Exato, quando o ditador está propenso a cometer atos violentos mas o exército não tolera cometer, as manifestações continuam, levando à queda do regime.
O governo chinês é impopular o suficiente para precisar massacrar estudantes em Tiananmen e encarcerar prêmios Nobel. Claramente o povo não se dispõe a sofrer mais violência ainda, e prefere deixar tudo com está.
Se não houvesse repressão, haveria manifestações contra o regime. Se o governo tomasse medidas mais impopulares, poderia haver manifestações mesmo com a repressão.
pait:
o povo chines nao está disposto a tolerar violencias porque está enriquecendo. na proxima crise economica chinesa, que nao sei quando será, se será, veremos.
por outro lado, devem ser considerados tambem aspectos culturais. a cultura da resignacao chinesa - seja pelo confucio seja pelo taoismo - é bem conhecida.

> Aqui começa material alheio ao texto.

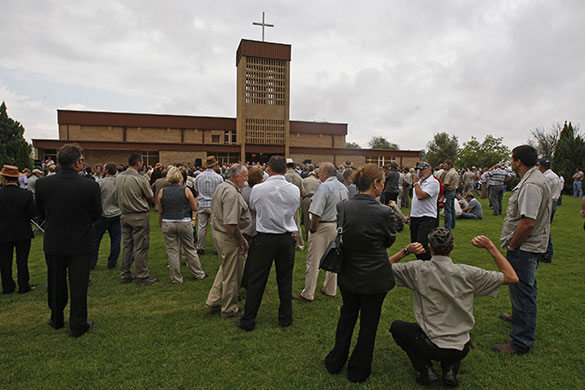 TerreBlanche: Supporters of Eugene Terre'Blanche stand outside the church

um dos segredos da resiliencia deste grande imperio do meio é justamente a cultura da resignacao e a paciencia. talvez tambem nao sejam muito individualistas, no sentido que o ocidente dá ao termo.

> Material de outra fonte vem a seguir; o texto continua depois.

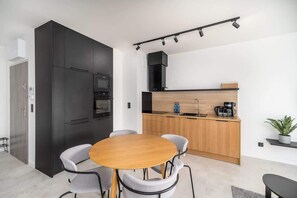 A small dining area with a wooden table and gray chairs, set next to a compact kitchen with modern finishes.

eu já nao te sugeri o livro do kapuscinsky, travels with herodotus? está tudo lá.
abs
sgold
tá aqui o seu jogo (espero que dê para visualizar):
..............Governo
..............R.......NR
Povo TV...-100,-50..100,-100
.....NTV...-50,100....0,0
Onde R é Reprime, TV é tolera violencia
Nesse caso, (NTV,R) é equilíbrio de Nash.

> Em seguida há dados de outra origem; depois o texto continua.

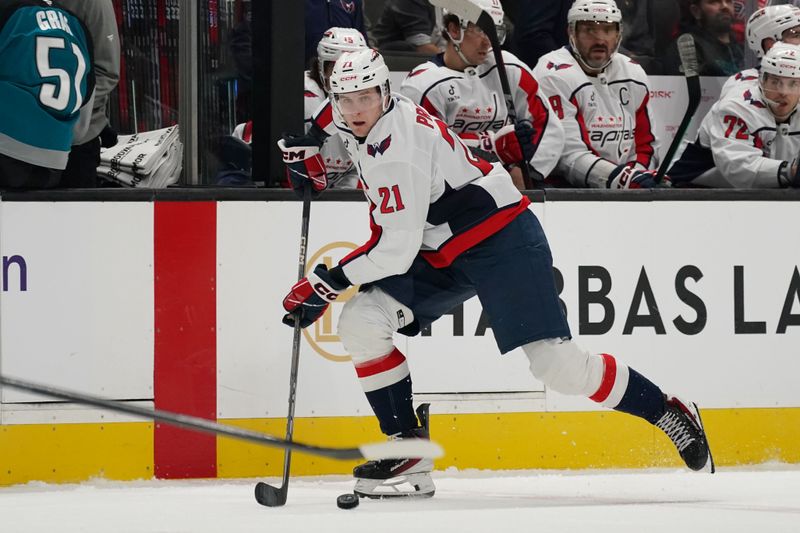 Dec 3, 2025; San Jose, California, USA; Washington Capitals center Aliaksei Protas (21) controls the puck against the San Jose Sharks in the third period at SAP Center at San Jose. Mandatory Credit: David Gonzales-Imagn Images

Se o custo de R para o governo aumenta para -150, teremos dois Nash, e aí nao teremos Nash em estrategias simples, e o resultado dependerá de probabilidades. o que é mais interessante.
abs
sgold
Tá, mas isso que v. falou é tautologia. O pessoal que estuda transição, Guillermo O'Donell, ou que faz transição, Jose Gregori, estuda quais as condições para puxar mais, retrair mais, conceder mais, etc. etc. Esse post está um pouco como o dos filósofos falando de física...
O fundamental, para mim, é saber se existe sociedade civil debaixo desses protestos de rua. Associações profissionais, cultura alternativa, essas coisas que tinha (muito) no Brasil, onde até os professores de escola primária votavam na oposição. Eu, pessoalmente, estaria apavorada diante destes protestos. Não que seria contra, mais o nível de incerteza é enorme, ao menos daqui de longe é o que parece.
Em suma, não é só governo e povo. É uma gama de instituições que, nesse caso, a gente não tem a menor idéia de onde estão. Se a insatisfação era tão grande (e o governo podia ser um horror mas não era Stalin), por que não se colocavam? A impressão é de que não são lá muito organizados...
É tautologia, sem dúvida. Mas ajuda mais a entender do que muitas análises dos profissionais.